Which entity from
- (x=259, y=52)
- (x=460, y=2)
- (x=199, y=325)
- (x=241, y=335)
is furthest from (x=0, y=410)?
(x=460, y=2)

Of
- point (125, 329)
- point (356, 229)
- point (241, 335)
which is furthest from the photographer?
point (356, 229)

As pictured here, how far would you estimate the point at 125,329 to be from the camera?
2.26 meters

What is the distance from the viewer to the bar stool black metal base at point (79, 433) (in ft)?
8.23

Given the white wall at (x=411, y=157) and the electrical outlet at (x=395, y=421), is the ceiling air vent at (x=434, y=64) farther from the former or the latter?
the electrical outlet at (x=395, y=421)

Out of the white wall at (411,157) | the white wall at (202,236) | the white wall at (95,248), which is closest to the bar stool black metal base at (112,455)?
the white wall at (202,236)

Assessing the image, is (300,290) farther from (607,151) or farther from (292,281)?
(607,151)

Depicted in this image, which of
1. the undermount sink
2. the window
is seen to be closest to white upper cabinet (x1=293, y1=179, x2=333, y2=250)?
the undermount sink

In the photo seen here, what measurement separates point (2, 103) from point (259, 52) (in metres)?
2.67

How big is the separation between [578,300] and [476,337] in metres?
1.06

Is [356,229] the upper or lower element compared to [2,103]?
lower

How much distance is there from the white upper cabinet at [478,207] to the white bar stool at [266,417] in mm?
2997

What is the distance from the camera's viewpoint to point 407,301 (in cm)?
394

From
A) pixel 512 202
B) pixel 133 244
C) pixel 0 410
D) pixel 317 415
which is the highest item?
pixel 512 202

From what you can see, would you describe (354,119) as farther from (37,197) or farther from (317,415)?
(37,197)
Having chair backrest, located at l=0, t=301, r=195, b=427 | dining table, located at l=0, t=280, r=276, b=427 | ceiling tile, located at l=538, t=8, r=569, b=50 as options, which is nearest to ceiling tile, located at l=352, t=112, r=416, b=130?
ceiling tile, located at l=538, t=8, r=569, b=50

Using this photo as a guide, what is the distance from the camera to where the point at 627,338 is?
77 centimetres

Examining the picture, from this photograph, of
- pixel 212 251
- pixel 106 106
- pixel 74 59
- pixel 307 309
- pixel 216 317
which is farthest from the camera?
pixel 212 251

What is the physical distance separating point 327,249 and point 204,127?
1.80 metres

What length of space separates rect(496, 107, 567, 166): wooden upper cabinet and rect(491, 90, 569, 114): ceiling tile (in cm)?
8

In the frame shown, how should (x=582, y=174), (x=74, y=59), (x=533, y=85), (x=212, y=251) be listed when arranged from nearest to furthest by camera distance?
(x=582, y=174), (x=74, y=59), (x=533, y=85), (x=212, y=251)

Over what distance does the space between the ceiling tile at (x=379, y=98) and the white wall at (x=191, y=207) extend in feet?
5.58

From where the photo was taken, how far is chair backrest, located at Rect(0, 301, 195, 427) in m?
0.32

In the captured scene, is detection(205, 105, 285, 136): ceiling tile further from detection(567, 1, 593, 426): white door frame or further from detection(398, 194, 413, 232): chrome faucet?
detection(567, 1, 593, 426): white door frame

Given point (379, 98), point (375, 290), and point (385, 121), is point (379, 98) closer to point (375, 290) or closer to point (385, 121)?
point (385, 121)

What the exercise asks: Please turn the records above into one numbered list, leaving out the blank lines.

Finished task:
1. Which entity from
2. - (x=259, y=52)
3. - (x=460, y=2)
4. - (x=199, y=325)
5. - (x=241, y=335)
6. is furthest from (x=0, y=410)?
7. (x=460, y=2)
8. Of
9. - point (125, 329)
10. - point (356, 229)
11. - point (241, 335)
12. which is furthest from the photographer?
13. point (356, 229)
14. As pictured here, how far would you estimate the point at 125,329 to be from the camera?
15. 2.26 meters
16. What is the distance from the viewer to the bar stool black metal base at point (79, 433) (in ft)?
17. 8.23
18. Given the white wall at (x=411, y=157) and the electrical outlet at (x=395, y=421), is the ceiling air vent at (x=434, y=64) farther from the former or the latter?
19. the electrical outlet at (x=395, y=421)
20. Out of the white wall at (411,157) | the white wall at (202,236) | the white wall at (95,248), which is closest to the bar stool black metal base at (112,455)?
21. the white wall at (202,236)
22. Assessing the image, is (300,290) farther from (607,151) or farther from (292,281)?
23. (607,151)
24. Depicted in this image, which of
25. 1. the undermount sink
26. 2. the window
27. is seen to be closest to white upper cabinet (x1=293, y1=179, x2=333, y2=250)?
28. the undermount sink
29. In the photo seen here, what measurement separates point (2, 103) from point (259, 52) (in metres)?
30. 2.67
31. How big is the separation between [578,300] and [476,337] in metres?
32. 1.06
33. Is [356,229] the upper or lower element compared to [2,103]?
34. lower
35. How much distance is there from the white upper cabinet at [478,207] to the white bar stool at [266,417] in mm?
36. 2997
37. What is the distance from the camera's viewpoint to point 407,301 (in cm)?
38. 394
39. From
40. A) pixel 512 202
41. B) pixel 133 244
42. C) pixel 0 410
43. D) pixel 317 415
44. which is the highest item?
45. pixel 512 202
46. From what you can see, would you describe (354,119) as farther from (37,197) or farther from (317,415)?
47. (37,197)
48. Having chair backrest, located at l=0, t=301, r=195, b=427 | dining table, located at l=0, t=280, r=276, b=427 | ceiling tile, located at l=538, t=8, r=569, b=50 as options, which is nearest to ceiling tile, located at l=352, t=112, r=416, b=130?
49. ceiling tile, located at l=538, t=8, r=569, b=50
50. Using this photo as a guide, what is the distance from the camera to where the point at 627,338 is?
51. 77 centimetres
52. Examining the picture, from this photograph, of
53. - pixel 212 251
54. - pixel 106 106
55. - pixel 74 59
56. - pixel 307 309
57. - pixel 216 317
58. which is farthest from the camera?
59. pixel 212 251
60. What is the physical distance separating point 327,249 and point 204,127?
61. 1.80 metres
62. What length of space separates rect(496, 107, 567, 166): wooden upper cabinet and rect(491, 90, 569, 114): ceiling tile (in cm)?
63. 8
64. In the frame shown, how should (x=582, y=174), (x=74, y=59), (x=533, y=85), (x=212, y=251) be listed when arranged from nearest to furthest by camera distance?
65. (x=582, y=174), (x=74, y=59), (x=533, y=85), (x=212, y=251)
66. Over what distance does the space between the ceiling tile at (x=379, y=98) and the white wall at (x=191, y=207) extend in feet?
67. 5.58
68. From where the photo was taken, how far is chair backrest, located at Rect(0, 301, 195, 427) in m?
69. 0.32
70. In the captured scene, is detection(205, 105, 285, 136): ceiling tile further from detection(567, 1, 593, 426): white door frame or further from detection(398, 194, 413, 232): chrome faucet?
71. detection(567, 1, 593, 426): white door frame
72. Given point (379, 98), point (375, 290), and point (385, 121), is point (379, 98) closer to point (375, 290) or closer to point (385, 121)?
73. point (385, 121)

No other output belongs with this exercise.